The Cancer Genomics Browser represents data as "heatmaps," in which colors represent the values of key variables. Genomic and clinical data are displayed side by side, and researchers can group and sort the data on the basis of any feature of interest, such as age, gender, response to therapy, estrogen-receptor status of breast cancers, and so on. Because humans excel at visual pattern recognition, correlations in the data tend to jump out as the user manipulates the browser display.

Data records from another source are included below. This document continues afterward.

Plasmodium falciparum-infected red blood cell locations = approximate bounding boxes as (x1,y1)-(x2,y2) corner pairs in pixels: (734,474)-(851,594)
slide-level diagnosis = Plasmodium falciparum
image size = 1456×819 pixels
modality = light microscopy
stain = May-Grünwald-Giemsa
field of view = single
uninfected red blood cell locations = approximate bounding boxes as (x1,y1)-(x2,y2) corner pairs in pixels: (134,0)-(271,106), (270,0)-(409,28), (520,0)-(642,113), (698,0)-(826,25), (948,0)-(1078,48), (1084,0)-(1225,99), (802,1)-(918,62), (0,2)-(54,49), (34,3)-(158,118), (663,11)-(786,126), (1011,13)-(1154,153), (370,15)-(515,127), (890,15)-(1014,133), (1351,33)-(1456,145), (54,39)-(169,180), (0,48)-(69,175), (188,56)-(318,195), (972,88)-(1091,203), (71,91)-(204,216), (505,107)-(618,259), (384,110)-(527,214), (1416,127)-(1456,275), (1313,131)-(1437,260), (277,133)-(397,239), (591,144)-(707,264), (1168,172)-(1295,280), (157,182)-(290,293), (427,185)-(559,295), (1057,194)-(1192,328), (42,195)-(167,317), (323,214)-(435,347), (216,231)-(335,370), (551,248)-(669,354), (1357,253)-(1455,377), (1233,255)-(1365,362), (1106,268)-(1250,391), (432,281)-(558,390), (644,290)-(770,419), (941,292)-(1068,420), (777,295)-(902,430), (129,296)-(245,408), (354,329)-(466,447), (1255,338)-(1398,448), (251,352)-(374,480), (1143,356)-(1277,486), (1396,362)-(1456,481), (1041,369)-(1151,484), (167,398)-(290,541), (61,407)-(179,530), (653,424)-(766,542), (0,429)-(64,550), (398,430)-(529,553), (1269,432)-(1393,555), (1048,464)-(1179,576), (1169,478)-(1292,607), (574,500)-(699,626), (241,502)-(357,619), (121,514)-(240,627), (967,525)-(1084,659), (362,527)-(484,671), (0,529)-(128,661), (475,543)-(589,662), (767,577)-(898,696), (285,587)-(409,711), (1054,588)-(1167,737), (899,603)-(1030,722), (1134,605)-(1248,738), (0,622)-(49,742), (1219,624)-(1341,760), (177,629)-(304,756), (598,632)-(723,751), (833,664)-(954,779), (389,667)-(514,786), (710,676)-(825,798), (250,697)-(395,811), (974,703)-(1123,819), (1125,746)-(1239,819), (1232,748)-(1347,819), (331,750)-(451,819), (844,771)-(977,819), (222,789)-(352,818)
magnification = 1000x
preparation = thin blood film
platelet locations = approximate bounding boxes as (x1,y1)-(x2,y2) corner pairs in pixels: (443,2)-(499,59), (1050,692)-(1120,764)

"The ideas behind it are simple, but the result is a pretty powerful tool. It makes it a lot easier to see patterns in the data," Wang said.
Standard statistical tools are integrated into the browser so that users can perform quantitative analyses. The browser's developers hope to improve these capabilities in the future. "Now that we have the platform, we want to incorporate state-of-the-art algorithms to get the most out of the data," Wang said.
In developing the browser, the researchers used prepublication datasets from the I-SPY Trial (Investigation of Serial Studies to Predict Your Therapeutic Response with Imaging and Molecular Analysis) and The Cancer Genome Atlas (TCGA). The I-SPY study is funded by the National Cancer Institute (NCI) and includes nine cancer centers nationwide. TCGA is a large-scale collaborative effort by NCI and the National Human Genome Research Institute to systematically characterize the genomic changes that occur in cancer. The UCSC team is also working with a related worldwide effort, the International Cancer Genome Consortium.